Il caso di Marina - una diciottenne anoressica - mi ha confermato in questo mio orientamento. Appena arrivata nel mio studio, la ragazza mi sedeva davanti seria e composta, col busto eretto e lo sguardo fermo. Sembrava portare con baldanza i tratti di una bellezza esotica verosimilmente dovuta alla madre africana, ma nascondeva i foltissimi e lunghi capelli ricci dentro un baschetto di foggia maschile. Un pesante maxipaletot, che non si tolse per diverse sedute, le sfiorava i tacchi degli stivali da uomo, a coprire qualunque eventuale morbidezza del corpo. Mi parlava della famiglia e della scuola senza tradire nessuna emozione e con la massima proprietà di linguaggio, ma - mentre all'inizio raccontava le cose come se appartenessero a qualcun altro - in seguito la sua espressione cambiò: le labbra si ammorbidirono e gli occhi smisero i primitivi lampi di seduttività per rivelare un aspetto di bimba imbronciata e oppositiva. L'idea di incontrarci due volte a settimana le pareva impensabile. Era appena in grado di sostenerne una - diceva - perché era stanca... aveva da studiare... abitava fuori Roma... Era propensa agli incontri quel tanto per non contrariare i suoi e per non tradire del tutto il proprio disagio, ma non abbastanza per assumersi lei il carico della propria sofferenza e della volontà di uscirne.
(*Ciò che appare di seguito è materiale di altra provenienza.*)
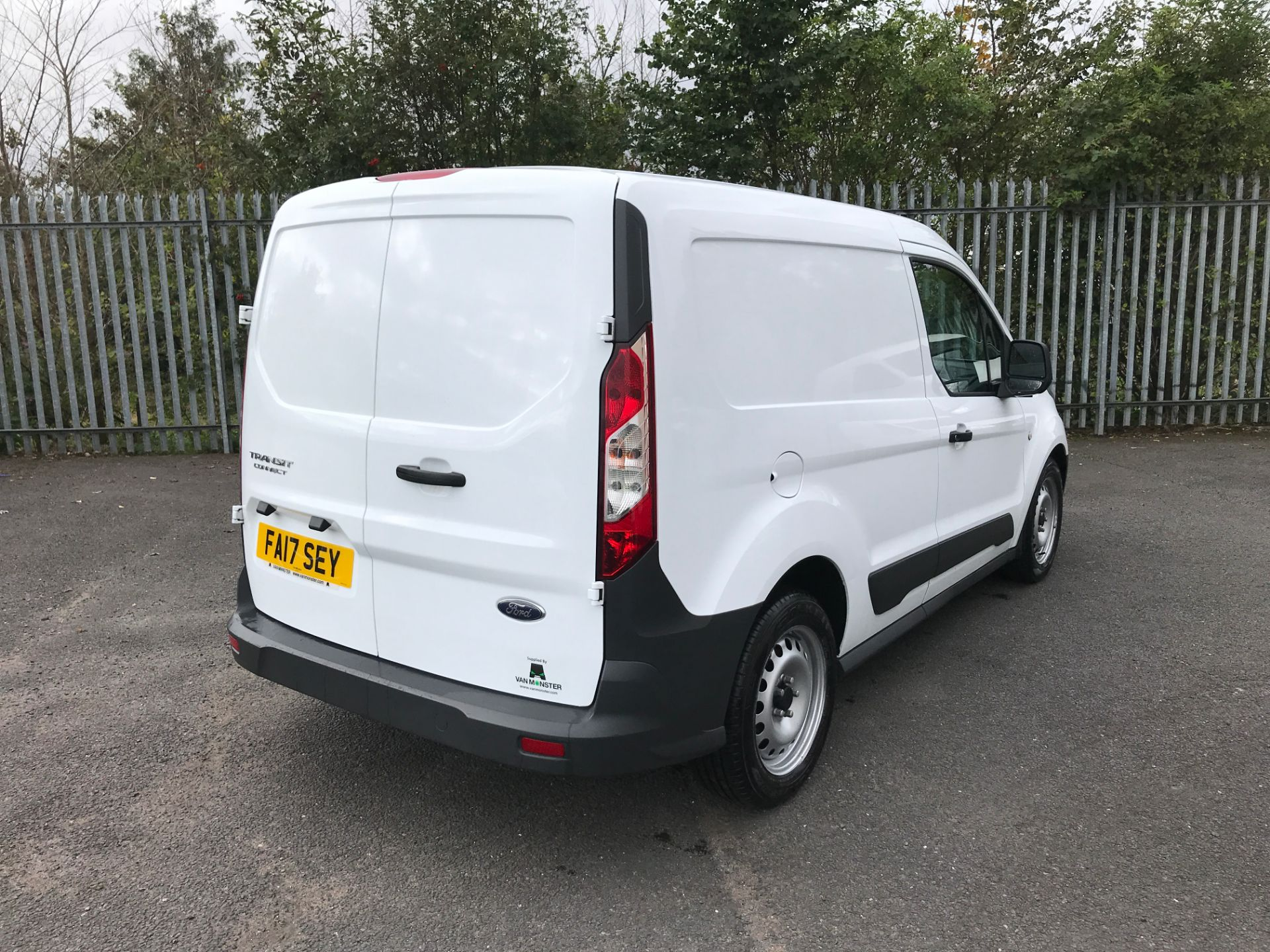 2017 Ford Transit Connect T200 L1 H1 1.5TDCI 75PS EURO 6 (FA17SEY) Image 8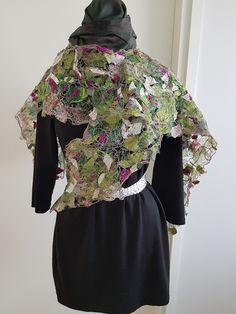 Kuitukangas ja kangasliima apuna silkkipaloja ja paljon tikkausta Bell Sleeves, Bell Sleeve Top, Your Photos, Tops, Dresses, Women, Fashion, Vestidos, Moda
Da parte mia, ho impiegato sette sedute a stipulare con lei un contratto in cui figurasse come parte attiva e non come una renitente obbligata alla leva. Più volte è stato necessario, in seguito, tornare su questo aspetto e non ho mai nascosto che ritenevo utile che lei ricercasse ed esplicitasse le proprie motivazioni alla terapia. Diluirle in una palude indifferenziata, abitata da un papà ipercontrollante e disertata da una mamma fredda e incongrua, non le sarebbe servito né a cambiare i suoi né ad aiutare se stessa.
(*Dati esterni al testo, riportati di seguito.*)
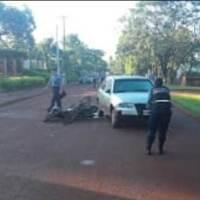 Un policía cayó de la moto y fue atropellado por un auto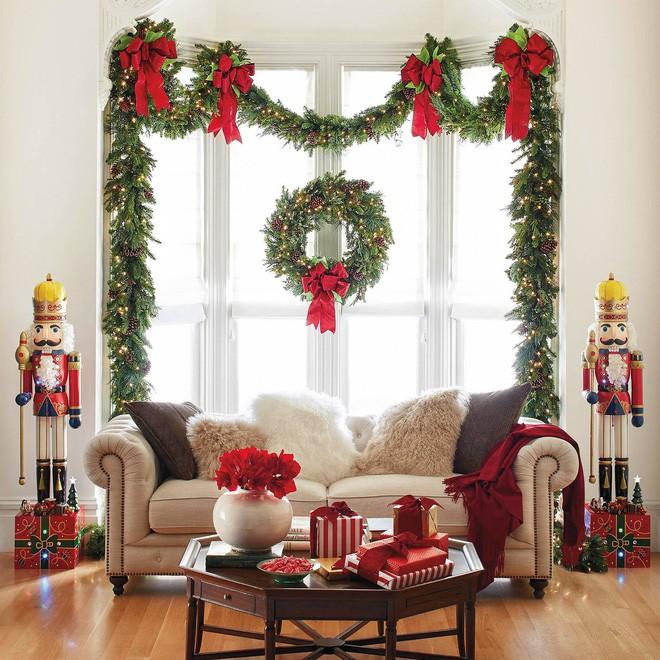 14 ko gian phòng tiếp khách decor Giáng sinh nổi trội - Acc Home (12)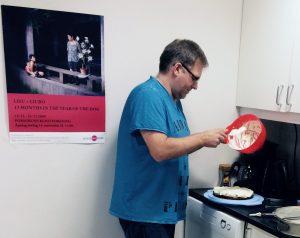 Peer er også god på å bake kake, her fra kakekontoret ved HiT.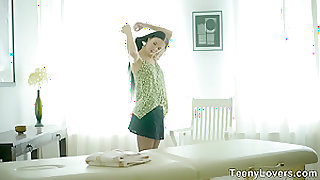 Teeny Lovers - Massage with something extra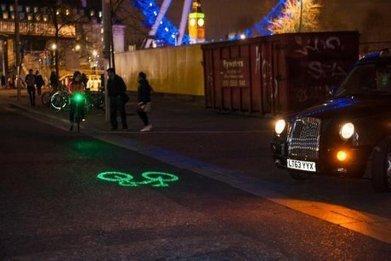 Le phare qui annonce aux voitures qu'un vélo arrive - Efficycle | sophie | Scoop.it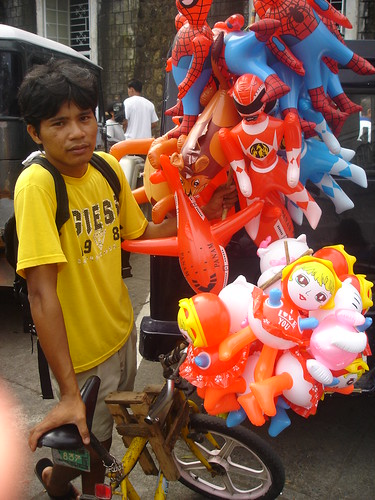 Tiwi, Albay toy vendor, inflatables, bike, bicycle, street boy  Buhay Pinoy Philippines Filipino Pilipino  people pictures photos life Philippinen  菲律宾  菲律賓  필리핀(공화�)  balloon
Perciò, pur accogliendo questo suo vissuto rispetto ai propri genitori e la sofferenza che gliene derivava, ho incoraggiato Marina a porsi davanti a me come soggetto in grado di esplicitare delle richieste. Finché - dopo diversi mesi di lavoro - la ragazza ha domandato di poter avere la seconda seduta settimanale che avevo fissato per lei fin dall'inizio. Senza forzarla ad accettare (tra l'altro la paziente aveva accessi di bulimia, seguiti da vomito), avevo descritto più volte come "sua dentro di me" - anche se non pagata - quell'ora che effettivamente non avevo mai occupato con altri pazienti e che in seguito Marina ha chiesto di usare.
Durante tutto il tempo necessario a definire i vari livelli della sua domanda, mi è capitato di chiedermi se per caso non stessi cadendo con questa ragazza in un atteggiamento più genitoriale che terapeutico, ma l'esito del lavoro mi ha suggerito che l'assunzione di un eventuale tratto genitoriale nella terapia con adolescenti non sia da temere più di tanto.
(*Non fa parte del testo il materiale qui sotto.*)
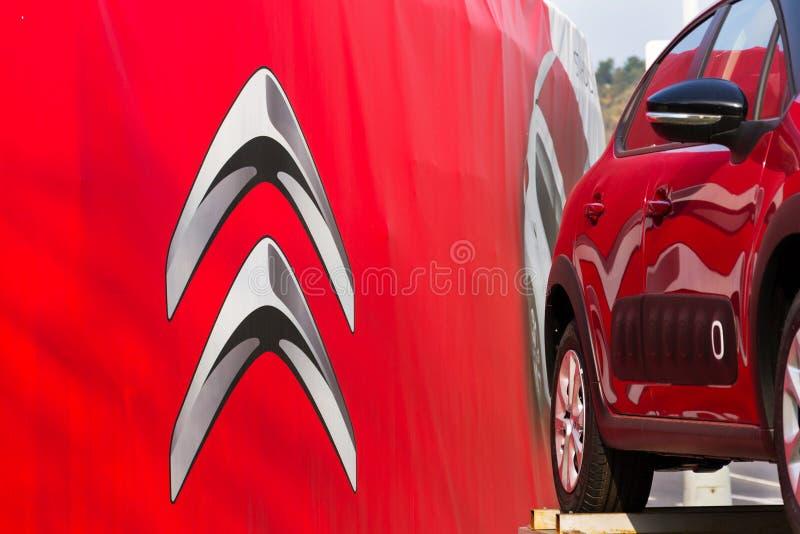 Logo della società di automobile di Citroen davanti alla costruzione di gestione commerciale fotografie stock libere da diritti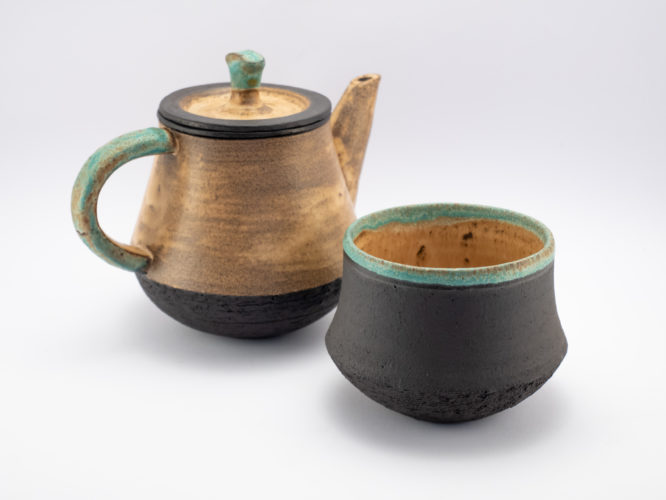 Teapot and Cup from the Neolithic series - Ildikó Károlyi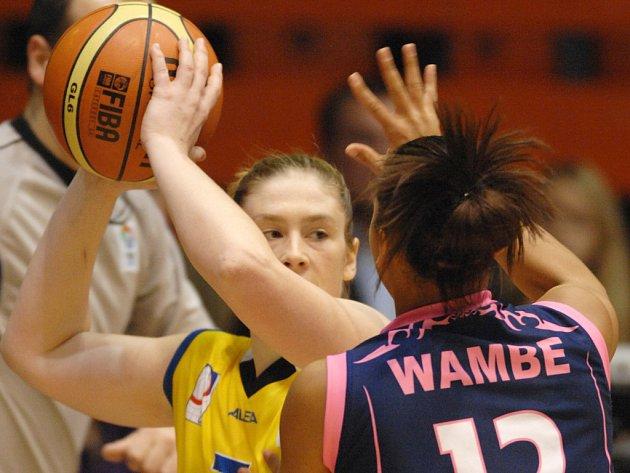 Basketbalistky USK Praha porazily belgický Hainault.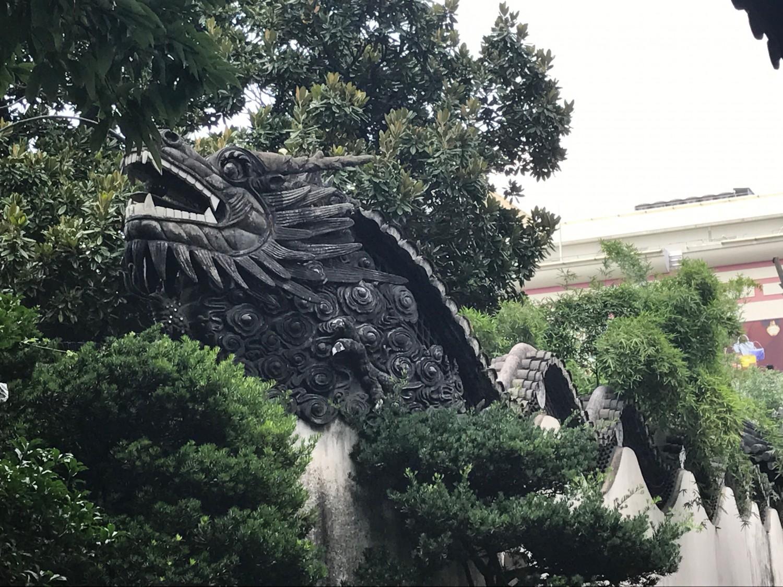 Meget typisk kinesisk med en flyvende drage henover væggen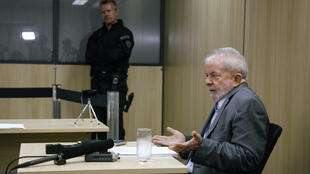 L'ex-président brésilien Luiz Inacio Lula da Silva lors de sa première interview depuis son incarcération, au siège de la police fédérale à Curitiba, le 26 avril 2019.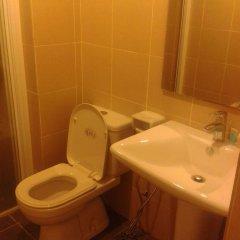 Отель Taragon Apartment Services Малайзия, Куала-Лумпур - отзывы, цены и фото номеров - забронировать отель Taragon Apartment Services онлайн ванная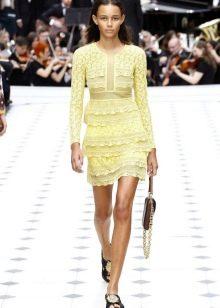 Желтое кружевное платье с рюшами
Questa mia convinzione cade al di fuori di un'area professionale che considera sconsigliabile una simile posizione, vista come scarsamente adatta ad accogliere la realtà psicologica di un paziente di quell'età. Accettare che la domanda resti sfumata pare l'antitodo al pericolo di pretendere - come spesso fanno i genitori - che il ragazzo cresca presto, si definisca, agisca finalmente un'opzione adulta rispetto al desiderio di rimanere bambino. Certamente è difficile per il terapeuta, cosė come per un padre o una madre, tollerare la nebulosità di un "fieri" portato difensivamente come status ed è bene avere presenti le conseguenze di una fuga verso un obiettivo di crescita certo e desiderabile. Ma c'è da chiedersi se non sollecitare l'esplicitazione di una domanda terapeutica sia un modo corretto di stare con l'ambivalenza adolescenziale. Forse è possibile non rigettarla proprio con il contenerla insieme alla chiarezza dello sforzo evolutivo cui tendere. Altrimenti, viene il dubbio che questo non voler correre il rischio di fare il genitore intollerante peschi - come già detto - nell'ombra dell'analista, che può agirla reattivamente cercando di porsi come permissivo.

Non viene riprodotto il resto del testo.